Williamson proviene dal mondo del graphic design, quindi ha sperimentato in prima persona come la tecnologia Apple può rivoluzionare il settore. Nel frattempo, Elliot si stava facendo strada nella pubblicità, prima alla GGC, poi alla HHCL e quindi alla Mother, dove ha collaborato per la prima volta con Williamson.
Ha iniziato solo di recente ha usare i Mac, ma si è già convertito. Racconta: "Ho scoperto da poco il mondo Mac e lo trovo straordinario. Sono così ben fatti che ne vuoi uno a tutti i costi. L'intera esperienza utente è fantastica."

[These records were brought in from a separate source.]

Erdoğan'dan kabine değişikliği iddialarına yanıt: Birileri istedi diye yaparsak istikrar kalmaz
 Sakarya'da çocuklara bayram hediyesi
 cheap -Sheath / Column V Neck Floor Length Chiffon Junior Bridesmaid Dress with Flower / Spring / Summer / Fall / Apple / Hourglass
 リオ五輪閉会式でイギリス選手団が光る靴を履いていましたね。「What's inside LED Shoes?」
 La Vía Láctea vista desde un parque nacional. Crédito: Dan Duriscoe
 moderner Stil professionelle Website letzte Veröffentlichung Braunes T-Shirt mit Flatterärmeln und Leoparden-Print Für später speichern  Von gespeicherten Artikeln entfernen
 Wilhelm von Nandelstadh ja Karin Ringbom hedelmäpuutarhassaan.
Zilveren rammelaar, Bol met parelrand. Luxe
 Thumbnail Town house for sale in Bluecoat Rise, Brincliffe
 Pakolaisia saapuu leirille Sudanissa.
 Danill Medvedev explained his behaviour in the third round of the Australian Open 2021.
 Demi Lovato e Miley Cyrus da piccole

"Troviamo delle immagini, le trasferiamo in Illustrator e in Photoshop e poi in iMovie. Aggiungendo delle narrazioni, abbiamo prodotto dei video da due minuti molto divertenti, da mostrare ai clienti."
Se da un lato Elliot e Williamson ammirano la tecnologia, sono convinti che la chiave per un buon lavoro siano le buone idee. Elliot spiega: "Utilizzarla per mostrare le proprie idee, è a questo che serve la tecnologia. Il trucco sta nell'usarla nel migliore dei modi possibile per dare vita alle tue idee. Il punto più importante è che il lavoro deve comunque essere buono. Accogliete la tecnologia quando è utile."
Williamson è altrettanto esplicito: "L'idea è sovrana, e l'idea vince. Ho sempre creduto che se sei una persona creativa, allora puoi fare qualunque cosa: girare film, dedicarti al design, scrivere, creare abiti... tutto. Se sei convinto e lavori sodo, non c'è ragione per cui non potresti riuscirci."
Ed è qui che entra in gioco la tecnologia. Dice: "L'aspetto interessante dei computer è che ti permettono di realizzare qualunque cosa tu abbia in mente. Gli unici limiti sono le nostre stesse capacità."